Reputation: 213223
Ok so I'm stuck with Mockito again. Here's the situation:
I've a super class, and a subclass:
class Parent {
protected void insertData() {
// Here is some database related stuff
someObject.storeData();
}
}
class Child extends Parent {
private String name;
public void printHierarchy(int x) {
if (x > 1) {
insertData()
} else {
System.out.println("Child");
}
}
}
And in my unit test class, I'm testing Child
class printHierarchy()
method:
@RunWith(SpringJUnit4ClassRunner.class)
public class ChildTest {
@InjectMocks // To inject mock objects
private Child child = new Child();
@Before
public void setUp() {
MockitoAnnotations.initMocks(this);
// This is where the issue is
doNothing().when(child).insertData();
}
@Test
public void testPrintHierarchy() {
child.printHierarchy(5);
// Here also
verify(child, times(1)).insertData();
}
}
So the issue is, how do I verify if insertData()
method was called from Child#printHierachy()
?
When I try the above code, I get the error as:
Argument passed to when() is not a mock!
Of course, child
is not a mock. I'm testing that class. But how do I resolve this issue?

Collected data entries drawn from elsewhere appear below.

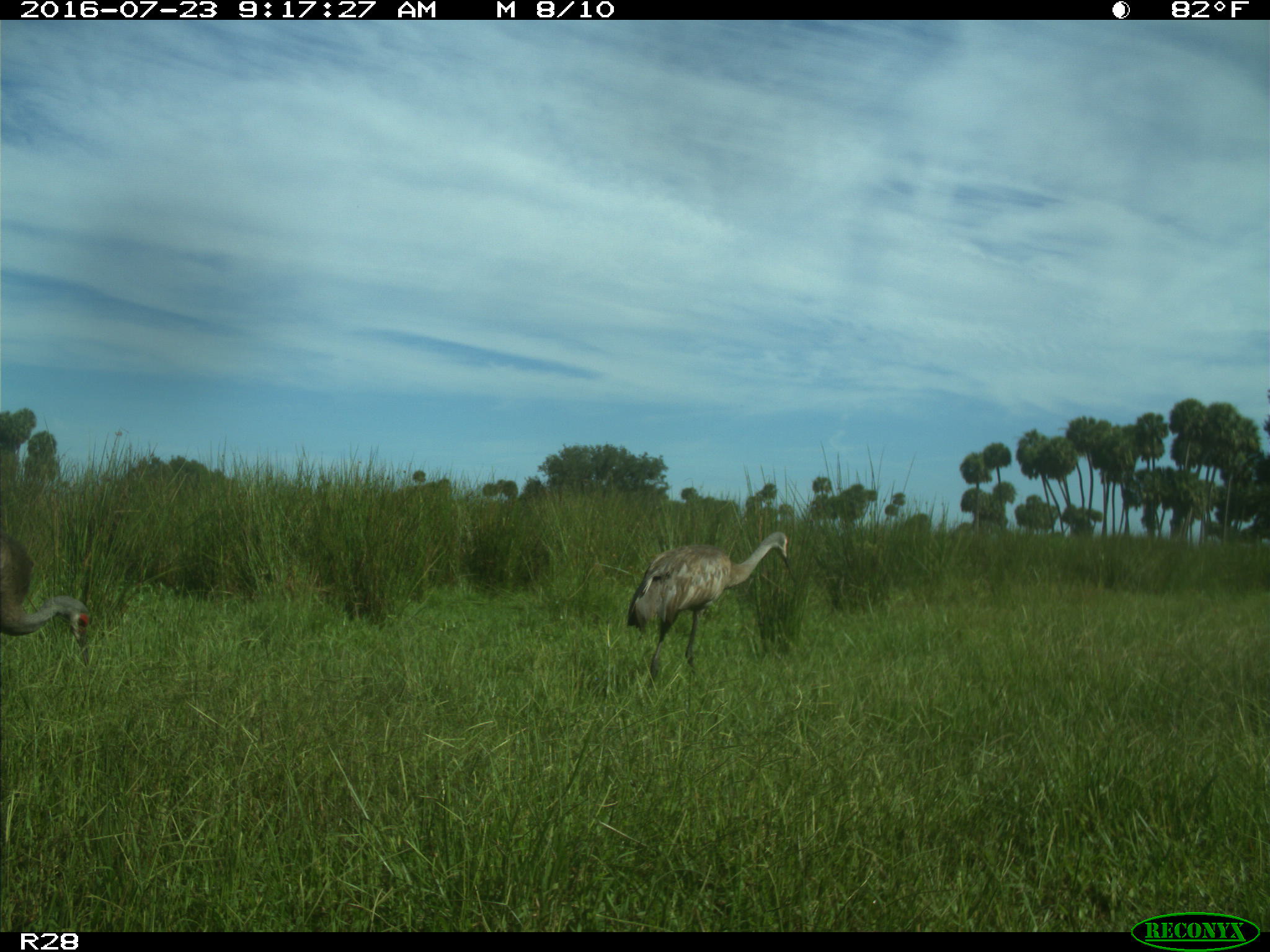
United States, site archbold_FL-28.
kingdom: Animalia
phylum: Chordata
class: Aves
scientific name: Aves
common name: birds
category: unidentified bird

No I haven't found any duplicate of this. One question was pretty similar though, but it didn't help me.
Upvotes: 3
Views: 4926
Reputation: 40296
I think the mistake may be conceptual. If Child
extends Parent
, then the methods of Parent
are part of the implementation, i.e. the System Under Test.
If the Parent
needs to be mocked independently of the Child
, then maybe you should use composition instead of inheritance:
public class Child {
private Parent parent;
public void printHierarchy() {
parent.printParent();
}
// setters/getters
}
Now the Parent
is mockable and you can test whether printParent()
was called or not.
If the class hierarchy is conceptually correct, then you should not need to test internal implementation details (i.e. that the interface/public method calls some other). You do not care about implementation details.
Upvotes: 0
Reputation: 121712
You need to use spy()
for that. The following code works:
public final class Bin
{
@Test
public void spyMe()
{
final Child c = spy(new Child());
doNothing().when(c).printParent();
c.printHierarchy(1);
verify(c).printParent();
}
}
class Parent {
protected void printParent() { System.exit(0);}
}
class Child extends Parent {
private String name;
public void printHierarchy(int i) {
if (i > 0)
printParent();
}
}
Upvotes: 3
Reputation: 48644
Whether method printHierachy()
calls method printParent()
is surely an implementation detail of method printHierachy()
, and so should not be tested for. Unit tests should check that a method has the required outputs.
For printing methods, checking the format of the printed output would do. For a method that updates a data-base, check that the data-base contains the expected values. For a method that manipulates a domain-model object in a specified manner, check that the domain object is in the correct state. And so on.